**Exercise tasks**:
1. In the "At sixteen" piece, why couldn't Karen say whether the driver of the red truck was cute?
2. In the "At sixteen" piece, what three activities did the narrator and Karen share in the narrator's room?
3. From the "At sixteen" piece, output the passage between "At sixteen, a" and "interested male…any male.", inclusive.

**Source text**:
Thursday, June 20, 2013

At sixteen

I know it's been ages since we've travelled together through the Bob & Nick Saga.  Some readers have wondered how we met, so if we want to come along, here we go:


At sixteen, a girl doesn’t tread cautiously through life, she skips joyfully.  On a bright, October afternoon when I was sixteen, I skipped down my parent’s brick driveway with my flirty little ruffled denim skirt flapping in the breeze. I’d just spent the last couple hours in my room with my friend Karen from school- laughing, listening to music, and talking about boys.  I wasn’t even paying attention as fate rolled by me in a little red Ranger truck. 

            “He was checkin you out.”  My friend Karen said with a grin.

            “Who?”  I asked as I tucked a lock of long blonde hair behind one ear.

            “The guy in that red truck.”  She jerked her head in the direction of the truck that was now turning at the corner.

            “Was he cute?”  I asked, a little wistful that I’d missed being eyeballed by an interested male…any male.

            “I’m not sure, I didn’t get a good look.”  She answered.  “Oh, oh- see for yourself, he’s coming back!” she giggled.

            I turned to look.  Sure enough, the little red truck had made the block, and pulled up beside us.  The driver leaned across to speak through the open passenger window.  His easy grin lit up his face, and when he spoke, it was slowly with a definite Southern drawl.  “Excuse me, young ladies, would you happen to know where I could find the nearest florist?”

**Supplied records**:
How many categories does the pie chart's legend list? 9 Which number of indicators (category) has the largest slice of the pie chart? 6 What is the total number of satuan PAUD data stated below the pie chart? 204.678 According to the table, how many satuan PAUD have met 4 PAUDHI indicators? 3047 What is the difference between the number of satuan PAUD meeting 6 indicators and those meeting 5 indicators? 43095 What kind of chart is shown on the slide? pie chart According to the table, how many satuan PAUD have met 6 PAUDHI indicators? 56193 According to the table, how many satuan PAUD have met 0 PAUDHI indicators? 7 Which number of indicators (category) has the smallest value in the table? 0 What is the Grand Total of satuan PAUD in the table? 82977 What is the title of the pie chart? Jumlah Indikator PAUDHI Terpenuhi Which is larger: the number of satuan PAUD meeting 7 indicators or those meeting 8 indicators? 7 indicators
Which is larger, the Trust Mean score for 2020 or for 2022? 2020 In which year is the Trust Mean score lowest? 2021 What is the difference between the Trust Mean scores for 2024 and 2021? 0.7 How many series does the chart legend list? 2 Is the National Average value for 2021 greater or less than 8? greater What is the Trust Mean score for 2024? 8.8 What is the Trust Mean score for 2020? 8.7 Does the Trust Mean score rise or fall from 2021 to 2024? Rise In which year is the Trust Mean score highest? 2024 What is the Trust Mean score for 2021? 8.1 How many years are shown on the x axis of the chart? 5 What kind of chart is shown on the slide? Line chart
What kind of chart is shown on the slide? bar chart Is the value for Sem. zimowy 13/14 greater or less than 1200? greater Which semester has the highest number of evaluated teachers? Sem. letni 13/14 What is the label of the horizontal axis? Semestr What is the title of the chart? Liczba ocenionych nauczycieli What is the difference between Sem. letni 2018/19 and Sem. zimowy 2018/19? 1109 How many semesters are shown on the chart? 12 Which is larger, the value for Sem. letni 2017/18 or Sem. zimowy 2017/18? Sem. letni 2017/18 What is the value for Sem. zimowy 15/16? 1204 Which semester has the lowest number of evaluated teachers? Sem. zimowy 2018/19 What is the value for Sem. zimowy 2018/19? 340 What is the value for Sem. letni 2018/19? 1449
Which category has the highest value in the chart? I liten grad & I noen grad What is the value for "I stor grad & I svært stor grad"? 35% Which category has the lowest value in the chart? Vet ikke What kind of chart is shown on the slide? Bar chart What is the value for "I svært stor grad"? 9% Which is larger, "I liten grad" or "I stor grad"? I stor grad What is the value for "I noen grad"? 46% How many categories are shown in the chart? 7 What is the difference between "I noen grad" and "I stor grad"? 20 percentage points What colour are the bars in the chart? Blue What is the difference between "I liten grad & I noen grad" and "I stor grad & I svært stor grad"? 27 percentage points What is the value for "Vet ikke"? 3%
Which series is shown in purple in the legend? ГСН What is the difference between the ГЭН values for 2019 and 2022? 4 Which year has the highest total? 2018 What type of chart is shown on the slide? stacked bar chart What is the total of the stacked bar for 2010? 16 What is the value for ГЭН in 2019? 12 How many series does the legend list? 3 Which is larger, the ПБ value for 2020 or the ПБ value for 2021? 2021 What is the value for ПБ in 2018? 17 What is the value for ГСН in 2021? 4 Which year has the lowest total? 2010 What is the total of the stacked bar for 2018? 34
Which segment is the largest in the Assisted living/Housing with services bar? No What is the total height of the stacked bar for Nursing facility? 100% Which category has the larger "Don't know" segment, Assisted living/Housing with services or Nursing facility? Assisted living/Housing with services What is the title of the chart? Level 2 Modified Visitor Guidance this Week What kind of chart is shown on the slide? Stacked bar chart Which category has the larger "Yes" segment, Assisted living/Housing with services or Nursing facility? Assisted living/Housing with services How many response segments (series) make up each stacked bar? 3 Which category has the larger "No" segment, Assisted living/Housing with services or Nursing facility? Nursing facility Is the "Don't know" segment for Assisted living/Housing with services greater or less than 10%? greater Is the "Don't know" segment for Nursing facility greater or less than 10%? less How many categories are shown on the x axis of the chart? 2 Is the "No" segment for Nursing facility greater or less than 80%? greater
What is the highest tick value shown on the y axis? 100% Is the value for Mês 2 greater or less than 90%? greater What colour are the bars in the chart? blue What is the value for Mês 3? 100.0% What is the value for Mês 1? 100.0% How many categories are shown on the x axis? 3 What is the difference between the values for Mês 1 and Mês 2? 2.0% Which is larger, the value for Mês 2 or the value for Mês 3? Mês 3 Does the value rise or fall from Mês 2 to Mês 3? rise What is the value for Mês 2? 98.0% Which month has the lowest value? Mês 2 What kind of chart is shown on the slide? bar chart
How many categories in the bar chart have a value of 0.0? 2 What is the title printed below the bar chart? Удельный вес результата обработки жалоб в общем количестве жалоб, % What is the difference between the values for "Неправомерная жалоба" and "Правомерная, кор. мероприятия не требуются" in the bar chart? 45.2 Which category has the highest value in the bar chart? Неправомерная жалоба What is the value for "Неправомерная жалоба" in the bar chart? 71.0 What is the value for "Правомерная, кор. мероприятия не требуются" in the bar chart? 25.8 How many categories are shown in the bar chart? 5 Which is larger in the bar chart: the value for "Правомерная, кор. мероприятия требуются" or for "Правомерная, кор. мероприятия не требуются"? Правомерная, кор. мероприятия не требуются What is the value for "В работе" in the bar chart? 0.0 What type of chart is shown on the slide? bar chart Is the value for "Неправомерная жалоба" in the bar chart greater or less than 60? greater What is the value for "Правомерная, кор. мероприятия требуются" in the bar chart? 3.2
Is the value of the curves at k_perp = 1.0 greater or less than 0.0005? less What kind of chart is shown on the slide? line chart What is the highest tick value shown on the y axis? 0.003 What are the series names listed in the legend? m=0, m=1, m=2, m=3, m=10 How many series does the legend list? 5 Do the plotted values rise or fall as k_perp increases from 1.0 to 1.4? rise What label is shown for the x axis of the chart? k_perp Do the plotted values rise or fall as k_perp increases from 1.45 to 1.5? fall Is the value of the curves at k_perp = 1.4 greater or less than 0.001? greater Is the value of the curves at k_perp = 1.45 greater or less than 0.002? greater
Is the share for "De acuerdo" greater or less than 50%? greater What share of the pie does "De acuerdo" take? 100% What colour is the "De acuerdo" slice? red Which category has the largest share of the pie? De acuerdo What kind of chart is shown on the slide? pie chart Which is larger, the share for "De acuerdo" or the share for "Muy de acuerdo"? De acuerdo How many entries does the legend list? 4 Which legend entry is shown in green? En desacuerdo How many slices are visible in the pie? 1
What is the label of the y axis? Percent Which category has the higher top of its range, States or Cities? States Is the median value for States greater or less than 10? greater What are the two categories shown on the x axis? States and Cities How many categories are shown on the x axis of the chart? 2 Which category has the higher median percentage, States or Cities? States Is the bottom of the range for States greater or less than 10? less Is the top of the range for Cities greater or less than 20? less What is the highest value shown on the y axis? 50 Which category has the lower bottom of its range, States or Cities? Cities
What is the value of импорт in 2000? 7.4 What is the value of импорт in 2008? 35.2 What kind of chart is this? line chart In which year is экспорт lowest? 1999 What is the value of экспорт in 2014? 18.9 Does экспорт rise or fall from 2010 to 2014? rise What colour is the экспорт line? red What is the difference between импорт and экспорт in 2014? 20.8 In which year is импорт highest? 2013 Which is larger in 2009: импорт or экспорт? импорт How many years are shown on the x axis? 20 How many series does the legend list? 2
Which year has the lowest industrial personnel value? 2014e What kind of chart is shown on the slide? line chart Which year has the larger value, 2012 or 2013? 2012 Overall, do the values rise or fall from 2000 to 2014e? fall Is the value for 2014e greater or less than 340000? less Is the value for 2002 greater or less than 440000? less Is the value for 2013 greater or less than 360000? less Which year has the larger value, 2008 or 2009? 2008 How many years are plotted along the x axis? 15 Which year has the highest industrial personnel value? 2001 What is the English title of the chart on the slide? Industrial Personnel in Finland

**Responses by task**:
1. Karen said she wasn't sure because she didn't get a good look at him.

2.
- Laughing
- Listening to music
- Talking about boys

3.
At sixteen, a girl doesn’t tread cautiously through life, she skips joyfully.  On a bright, October afternoon when I was sixteen, I skipped down my parent’s brick driveway with my flirty little ruffled denim skirt flapping in the breeze. I’d just spent the last couple hours in my room with my friend Karen from school- laughing, listening to music, and talking about boys.  I wasn’t even paying attention as fate rolled by me in a little red Ranger truck. 

            “He was checkin you out.”  My friend Karen said with a grin.

            “Who?”  I asked as I tucked a lock of long blonde hair behind one ear.

            “The guy in that red truck.”  She jerked her head in the direction of the truck that was now turning at the corner.

            “Was he cute?”  I asked, a little wistful that I’d missed being eyeballed by an interested male…any male.